# START OF Provided data

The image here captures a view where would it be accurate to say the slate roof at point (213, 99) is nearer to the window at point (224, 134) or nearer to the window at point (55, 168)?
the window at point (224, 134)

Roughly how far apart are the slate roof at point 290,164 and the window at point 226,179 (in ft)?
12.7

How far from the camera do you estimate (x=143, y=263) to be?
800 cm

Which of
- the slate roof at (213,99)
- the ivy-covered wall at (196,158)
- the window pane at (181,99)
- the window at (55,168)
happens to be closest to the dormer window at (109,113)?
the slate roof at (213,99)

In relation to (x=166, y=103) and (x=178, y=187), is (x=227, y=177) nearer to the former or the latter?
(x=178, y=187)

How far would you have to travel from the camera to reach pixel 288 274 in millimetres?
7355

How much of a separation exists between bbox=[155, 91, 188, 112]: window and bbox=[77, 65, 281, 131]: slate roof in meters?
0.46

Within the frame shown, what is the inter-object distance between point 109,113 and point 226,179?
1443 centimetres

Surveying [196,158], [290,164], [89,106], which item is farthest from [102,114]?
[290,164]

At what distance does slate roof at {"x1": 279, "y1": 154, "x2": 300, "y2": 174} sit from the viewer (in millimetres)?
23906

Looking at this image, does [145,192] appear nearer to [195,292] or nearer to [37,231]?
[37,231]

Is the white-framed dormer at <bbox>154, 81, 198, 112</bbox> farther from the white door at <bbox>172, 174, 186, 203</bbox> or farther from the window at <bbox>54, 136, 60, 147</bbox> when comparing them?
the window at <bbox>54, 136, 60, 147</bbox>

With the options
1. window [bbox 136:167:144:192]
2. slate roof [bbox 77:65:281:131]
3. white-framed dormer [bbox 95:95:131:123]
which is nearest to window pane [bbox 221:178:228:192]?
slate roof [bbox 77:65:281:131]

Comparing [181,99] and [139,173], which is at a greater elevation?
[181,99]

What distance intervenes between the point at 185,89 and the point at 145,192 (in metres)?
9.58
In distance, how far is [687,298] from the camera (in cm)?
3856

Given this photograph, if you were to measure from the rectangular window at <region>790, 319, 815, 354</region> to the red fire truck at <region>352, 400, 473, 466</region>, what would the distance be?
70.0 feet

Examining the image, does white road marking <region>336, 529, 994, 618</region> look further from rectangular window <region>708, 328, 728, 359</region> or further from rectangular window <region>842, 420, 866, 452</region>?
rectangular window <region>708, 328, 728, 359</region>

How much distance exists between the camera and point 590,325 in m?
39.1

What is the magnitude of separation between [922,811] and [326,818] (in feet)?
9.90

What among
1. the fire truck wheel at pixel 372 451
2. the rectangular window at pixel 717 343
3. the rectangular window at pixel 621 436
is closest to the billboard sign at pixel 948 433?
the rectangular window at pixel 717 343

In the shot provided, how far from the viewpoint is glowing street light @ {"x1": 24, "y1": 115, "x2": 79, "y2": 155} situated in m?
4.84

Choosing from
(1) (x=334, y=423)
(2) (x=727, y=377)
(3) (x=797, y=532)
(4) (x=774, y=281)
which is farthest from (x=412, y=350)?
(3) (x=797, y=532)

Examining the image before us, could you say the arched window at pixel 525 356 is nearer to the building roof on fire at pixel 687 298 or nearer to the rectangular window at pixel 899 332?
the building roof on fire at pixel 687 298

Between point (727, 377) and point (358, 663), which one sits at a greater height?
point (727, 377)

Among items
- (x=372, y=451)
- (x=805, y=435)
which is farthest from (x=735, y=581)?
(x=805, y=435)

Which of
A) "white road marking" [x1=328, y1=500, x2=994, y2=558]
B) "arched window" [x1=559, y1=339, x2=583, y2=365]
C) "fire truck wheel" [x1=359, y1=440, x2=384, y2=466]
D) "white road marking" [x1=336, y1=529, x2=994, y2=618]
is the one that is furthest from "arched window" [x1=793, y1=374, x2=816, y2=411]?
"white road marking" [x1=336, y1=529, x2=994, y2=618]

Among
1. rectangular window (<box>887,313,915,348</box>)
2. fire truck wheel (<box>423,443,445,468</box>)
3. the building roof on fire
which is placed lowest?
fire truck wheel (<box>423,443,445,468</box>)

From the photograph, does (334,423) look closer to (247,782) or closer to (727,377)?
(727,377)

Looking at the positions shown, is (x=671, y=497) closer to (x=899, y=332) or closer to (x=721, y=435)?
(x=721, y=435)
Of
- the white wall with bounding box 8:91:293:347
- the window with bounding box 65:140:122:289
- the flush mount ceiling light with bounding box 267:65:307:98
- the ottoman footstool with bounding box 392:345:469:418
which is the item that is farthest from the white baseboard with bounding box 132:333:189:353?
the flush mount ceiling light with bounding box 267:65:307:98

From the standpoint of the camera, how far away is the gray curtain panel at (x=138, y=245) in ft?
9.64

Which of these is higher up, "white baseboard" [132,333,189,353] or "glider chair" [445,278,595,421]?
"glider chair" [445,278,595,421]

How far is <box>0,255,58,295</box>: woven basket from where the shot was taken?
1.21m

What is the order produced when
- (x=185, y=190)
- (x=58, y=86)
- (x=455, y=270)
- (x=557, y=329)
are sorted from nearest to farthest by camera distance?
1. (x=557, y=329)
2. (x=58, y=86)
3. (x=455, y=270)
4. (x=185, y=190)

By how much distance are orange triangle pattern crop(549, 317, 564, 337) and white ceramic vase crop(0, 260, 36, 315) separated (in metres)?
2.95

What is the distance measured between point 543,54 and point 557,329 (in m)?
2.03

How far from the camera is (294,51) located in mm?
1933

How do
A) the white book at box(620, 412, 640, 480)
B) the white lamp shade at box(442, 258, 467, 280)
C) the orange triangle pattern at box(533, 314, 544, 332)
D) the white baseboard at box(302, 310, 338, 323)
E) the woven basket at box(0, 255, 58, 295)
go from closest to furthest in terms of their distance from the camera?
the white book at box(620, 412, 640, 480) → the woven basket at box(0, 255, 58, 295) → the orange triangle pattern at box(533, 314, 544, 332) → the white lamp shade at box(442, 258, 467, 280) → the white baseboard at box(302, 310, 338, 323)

# END OF Provided data

▶ [To do] Print the listing above in its entirety, with every line exact.

▶ [Reply to the task]
The image here captures a view where would it be accurate to say the slate roof at point (213, 99) is nearer to the window at point (224, 134) or nearer to the window at point (55, 168)?
the window at point (224, 134)

Roughly how far apart are the slate roof at point 290,164 and the window at point 226,179 (in ft)?
12.7

How far from the camera do you estimate (x=143, y=263) to be?
800 cm

Which of
- the slate roof at (213,99)
- the ivy-covered wall at (196,158)
- the window pane at (181,99)
- the window at (55,168)
happens to be closest to the dormer window at (109,113)?
the slate roof at (213,99)

In relation to (x=166, y=103) and (x=178, y=187), is (x=227, y=177) nearer to the former or the latter?
(x=178, y=187)

How far would you have to travel from the camera to reach pixel 288 274 in millimetres?
7355

How much of a separation exists between bbox=[155, 91, 188, 112]: window and bbox=[77, 65, 281, 131]: slate roof in meters?
0.46

Within the frame shown, what is the inter-object distance between point 109,113 and point 226,179?
1443 centimetres

Surveying [196,158], [290,164], [89,106], which item is farthest from [102,114]?
[290,164]

At what distance does slate roof at {"x1": 279, "y1": 154, "x2": 300, "y2": 174} sit from the viewer (in millimetres)?
23906

Looking at this image, does [145,192] appear nearer to [195,292] or nearer to [37,231]?
[37,231]

Is the white-framed dormer at <bbox>154, 81, 198, 112</bbox> farther from the white door at <bbox>172, 174, 186, 203</bbox> or farther from the window at <bbox>54, 136, 60, 147</bbox> when comparing them?
the window at <bbox>54, 136, 60, 147</bbox>

With the options
1. window [bbox 136:167:144:192]
2. slate roof [bbox 77:65:281:131]
3. white-framed dormer [bbox 95:95:131:123]
which is nearest to window pane [bbox 221:178:228:192]?
slate roof [bbox 77:65:281:131]

Comparing [181,99] and [139,173], which is at a greater elevation?
[181,99]

What distance intervenes between the point at 185,89 and the point at 145,192 (in metres)?
9.58
In distance, how far is [687,298] from the camera (in cm)?
3856

Given this photograph, if you were to measure from the rectangular window at <region>790, 319, 815, 354</region> to the red fire truck at <region>352, 400, 473, 466</region>, what would the distance be?
70.0 feet

Examining the image, does white road marking <region>336, 529, 994, 618</region> look further from rectangular window <region>708, 328, 728, 359</region> or further from rectangular window <region>842, 420, 866, 452</region>?
rectangular window <region>708, 328, 728, 359</region>

How much distance exists between the camera and point 590,325 in m?
39.1

What is the magnitude of separation between [922,811] and [326,818] (in feet)?
9.90

What among
1. the fire truck wheel at pixel 372 451
2. the rectangular window at pixel 717 343
3. the rectangular window at pixel 621 436
is closest to the billboard sign at pixel 948 433?
the rectangular window at pixel 717 343

In the shot provided, how far from the viewpoint is glowing street light @ {"x1": 24, "y1": 115, "x2": 79, "y2": 155} situated in m?
4.84

Choosing from
(1) (x=334, y=423)
(2) (x=727, y=377)
(3) (x=797, y=532)
(4) (x=774, y=281)
which is farthest from (x=412, y=350)?
(3) (x=797, y=532)

Examining the image before us, could you say the arched window at pixel 525 356 is nearer to the building roof on fire at pixel 687 298 or nearer to the rectangular window at pixel 899 332?
the building roof on fire at pixel 687 298

Between point (727, 377) and point (358, 663), which one sits at a greater height?
point (727, 377)

Among items
- (x=372, y=451)
- (x=805, y=435)
which is farthest from (x=735, y=581)?
(x=805, y=435)

Which of
A) "white road marking" [x1=328, y1=500, x2=994, y2=558]
B) "arched window" [x1=559, y1=339, x2=583, y2=365]
C) "fire truck wheel" [x1=359, y1=440, x2=384, y2=466]
D) "white road marking" [x1=336, y1=529, x2=994, y2=618]
is the one that is furthest from "arched window" [x1=793, y1=374, x2=816, y2=411]?
"white road marking" [x1=336, y1=529, x2=994, y2=618]

Among
1. rectangular window (<box>887,313,915,348</box>)
2. fire truck wheel (<box>423,443,445,468</box>)
3. the building roof on fire
which is placed lowest?
fire truck wheel (<box>423,443,445,468</box>)

From the photograph, does (334,423) look closer to (247,782) or closer to (727,377)?
(727,377)

Looking at the positions shown, is (x=671, y=497) closer to (x=899, y=332) or closer to (x=721, y=435)?
(x=721, y=435)
Of
- the white wall with bounding box 8:91:293:347
- the window with bounding box 65:140:122:289
- the flush mount ceiling light with bounding box 267:65:307:98
- the ottoman footstool with bounding box 392:345:469:418
which is the item that is farthest from the white baseboard with bounding box 132:333:189:353?
the flush mount ceiling light with bounding box 267:65:307:98

From the standpoint of the camera, how far away is the gray curtain panel at (x=138, y=245) in ft?
9.64

Which of these is higher up, "white baseboard" [132,333,189,353] or "glider chair" [445,278,595,421]?
"glider chair" [445,278,595,421]

How far is <box>0,255,58,295</box>: woven basket from where the shot was taken?
1.21m

What is the order produced when
- (x=185, y=190)
- (x=58, y=86)
- (x=455, y=270)
- (x=557, y=329)
are sorted from nearest to farthest by camera distance?
1. (x=557, y=329)
2. (x=58, y=86)
3. (x=455, y=270)
4. (x=185, y=190)

By how much distance are orange triangle pattern crop(549, 317, 564, 337) and white ceramic vase crop(0, 260, 36, 315) separated (in metres)?
2.95

What is the distance measured between point 543,54 and point 557,329 (in m)?
2.03

How far from the camera is (294,51) located in mm?
1933

How do
A) the white book at box(620, 412, 640, 480)
B) the white lamp shade at box(442, 258, 467, 280)
C) the orange triangle pattern at box(533, 314, 544, 332)
D) the white baseboard at box(302, 310, 338, 323)
E) the woven basket at box(0, 255, 58, 295)
go from closest to furthest in terms of their distance from the camera?
the white book at box(620, 412, 640, 480) → the woven basket at box(0, 255, 58, 295) → the orange triangle pattern at box(533, 314, 544, 332) → the white lamp shade at box(442, 258, 467, 280) → the white baseboard at box(302, 310, 338, 323)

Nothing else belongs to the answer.